The challenge with beer is that it’s not usually sipped, but guzzled. And guzzling positions you to consume more than if you were to sip it.

Chicken, beef, milk … antibiotics?

More and more, I hear that livestock are pumped with antibiotics and this may be harmful to our health. How is it that the antibiotics given to livestock may adversely affect me?

— Debbie C., Port Hueneme

It’s true that trace amounts of antibiotics can be found in beef, pork, chicken and milk. When you consume food that has been pumped with antibiotics, there is a major health concern about possible allergic reactions when you are sensitive to antibiotics.

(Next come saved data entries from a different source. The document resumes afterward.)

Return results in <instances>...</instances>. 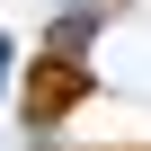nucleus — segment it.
Here are the masks:
<instances>
[{
  "label": "nucleus",
  "mask_w": 151,
  "mask_h": 151,
  "mask_svg": "<svg viewBox=\"0 0 151 151\" xmlns=\"http://www.w3.org/2000/svg\"><path fill=\"white\" fill-rule=\"evenodd\" d=\"M89 89H98V71H89L80 53H36V62H27V124H62Z\"/></svg>",
  "instance_id": "obj_1"
}]
</instances>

There is also the concern that when you consume second-hand antibiotics, your body is less able to fend off dangerous infections. You see, when a germ gets into your body, you are supposed to produce cells and proteins called antibodies that attack and kill that germ. When this doesn’t happen, your doctor may give you antibiotics to save the day.

Unfortunately, over time germs can figure out ways to survive the attack of these antibiotics. Simply put, the more often your body is plagued with particular antibodies, the less likely that particular antibody will prove effective.

In time, I am hopeful that we as a nation will follow the lead of Europe. They’re not using hormones at all, and they are also cutting back heavily on antibiotics. In Sweden, where I believe they’ve banned antibiotics except for acute cases of disease, they’ve also cleaned up their meat-processing methods, including sanitizing facilities (between each batch of chickens) where chickens are processed. That doesn’t seem like such a bad thing to do, but of course it raises costs.

So, in closing, my recommendation is that, if you’re going to consume beef, pork, chicken or milk — choose organic.